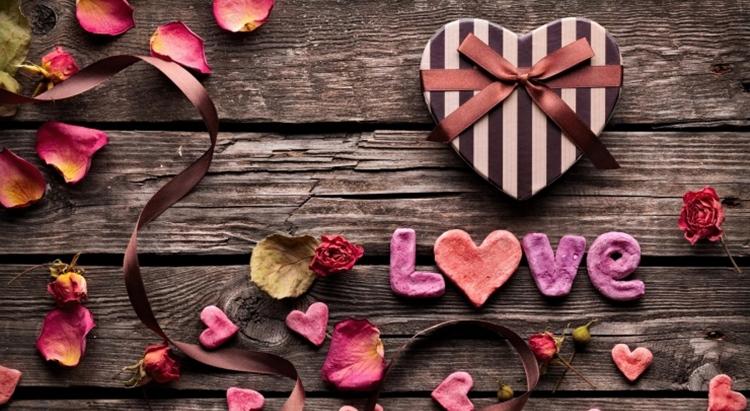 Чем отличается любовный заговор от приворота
------------------------
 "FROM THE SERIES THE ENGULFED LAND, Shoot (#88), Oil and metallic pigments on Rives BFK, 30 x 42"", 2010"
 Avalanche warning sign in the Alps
------------------------
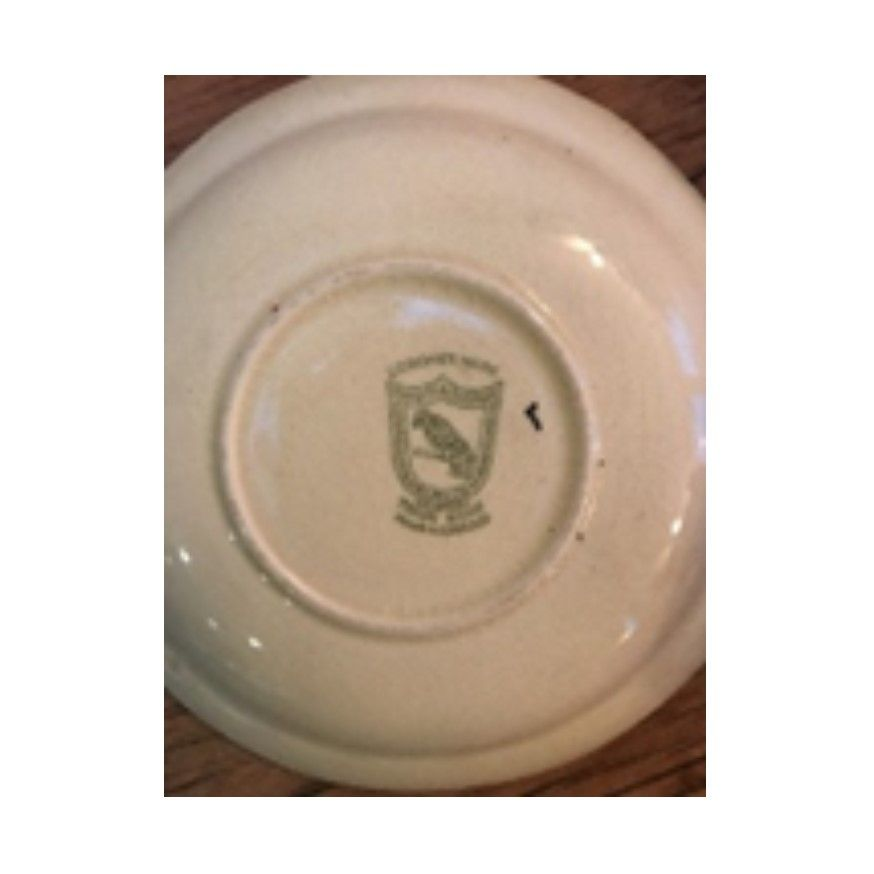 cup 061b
------------------------
Above are the records; print exactly the lines from the line with "THE SERIES THE" to the line with "Avalanche warning sign in the Alps", including both, and nothing else.

 "FROM THE SERIES THE ENGULFED LAND, Shoot (#88), Oil and metallic pigments on Rives BFK, 30 x 42"", 2010"
 Avalanche warning sign in the Alps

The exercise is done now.